I started off the index.js file by bringing in walk, yargs, path, and fs with require. After I have everything that I need I then made an htmlWalker method that will be called within my yargs commands. It creates an api, and if the read option is given, will include the actual html content of each html file found in the given path.

let walk = require('walk').walk,
path = require('path'),
yargs = require('yargs'),
fs = require('fs'),
 
// html walker
htmlWalker = function (opt, forFile) {
 
    opt = opt || {};
    forFile = forFile || function () {};
 
    // dir will be the given dir, or current working dir
    // and it should always be an absolute path
    opt.dir = opt.dir || process.cwd();
    opt.dir = path.resolve(opt.dir);
 
    // default file reading to false
    opt.read = opt.read || false;
 
    // walk the set dir
    walk(opt.dir)
 
    // on file
    .on('file', function (root, stats, next) {
 
        let ext = path.extname(stats.name).toLowerCase(),
        api = {
 
            root: root,
            absPath: path.join(root, stats.name),
            ext: ext,
            stats: stats,
            html: null,
            err: null
 
        };
 
        if (ext === '.html' || ext === '.htm') {
 
            if (opt.read) {
 
                fs.readFile(api.absPath, 'utf-8', function (err, html) {
 
                    api.err = err;
                    api.html = html;
 
                    forFile.call(api, next);
 
                });
 
            } else {
 
                forFile.call(api, next);
 
            }
 
        } else {
 
            next();
 
        }
 
    });
 
};

This way I can have many sub commands that will do different things depending on the forFile methods that I give to it, however this method helps to filter out all the files except just the ones I care about, and gives me a standard api that I can then work with further if I want to continuing making a project like this that is a bot more serious.

3.3 - The yargs commands

So then after I have my htmlWalker method I can then define my yargs commands. I start off with a default command that will be called if no sub command is given which will result in a simple usage example help like this:

$ node index
html file tool demo
node index list -d ./public
node read list -d ./public

So each command is defined by supplying an object to the yargs command method that will contain things like the sub command name, and then a handler. There is more to it then that, but this is a post on walk not yargs.

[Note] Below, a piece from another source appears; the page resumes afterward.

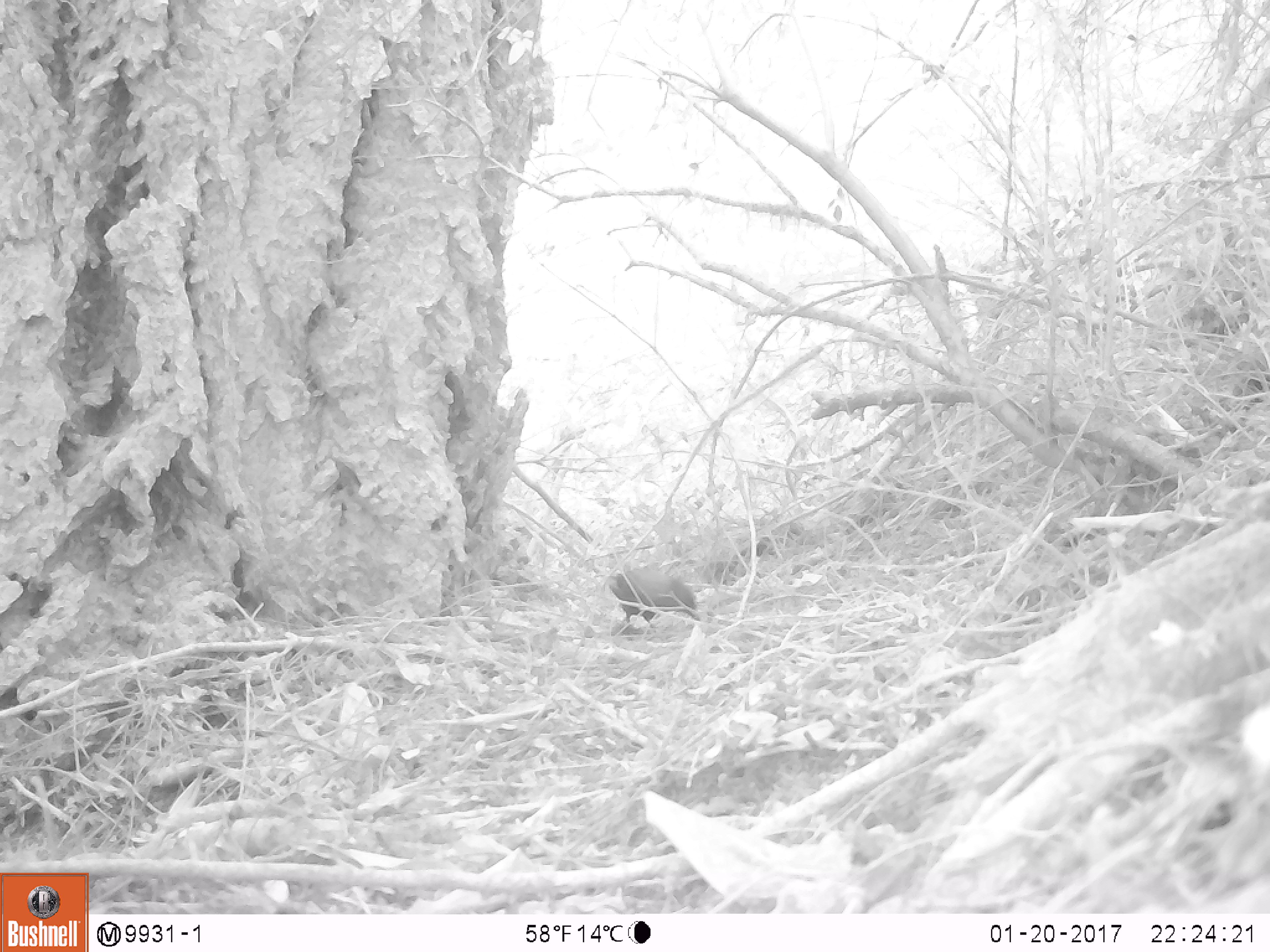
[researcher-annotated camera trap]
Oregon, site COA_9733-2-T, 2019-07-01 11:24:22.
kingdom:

// process cli arguments with yargs
yargs
 
.command({
 
    command: '*',
    handler: function () {
 
        console.log('html file tool demo');
        console.log('node index list -d ./public');
        console.log('node read list -d ./public');
 
    }
 
})
 
// just list all html files
.command({
 
    command: 'list',
    handler: function (argv) {
 
        htmlWalker({dir: argv.dir,read: false}, function (next) {
 
            // just log the absolute path of all files
            console.log(this.absPath);
 
            next();
 
        });
 
    }
 
})
 
// read all html files
.command({
 
    command: 'read',
    handler: function (argv) {
 
        htmlWalker({dir: argv.dir,read: true}, function (next) {
 
            // logg the html
            console.log(this.html);
 
            next();
 
        });
 
    }
 
})
 
.option('dir', {alias: 'd',default:process.cwd()})
 
.argv;

3.4 - Using the tool

So then If I have a public html folder in the same path as the index.js file then I would call the read sub command like this:

1	$ node index read -d ./public

Which would display all the html content in the console that exists in the public folder. I could make this more useful by introducing additional packages like cheerio to help work with the html, and display other useful information, build databses about the content, and so forth. However hopefully you get the basic idea.

4 - Conclusion

One of the major draw backs that I have noticed is that there does not seem to be an option to limit the depth of recursion, a common feature that I have grown to expect in a file system walker. Other than that walk has an interesting approach to this that presents many things of value that should be taken into consideration when looking into file system walkers. Having a way to set handlers for files, and directories, rather than having a single handler for everything in which filtering is preformed is nice.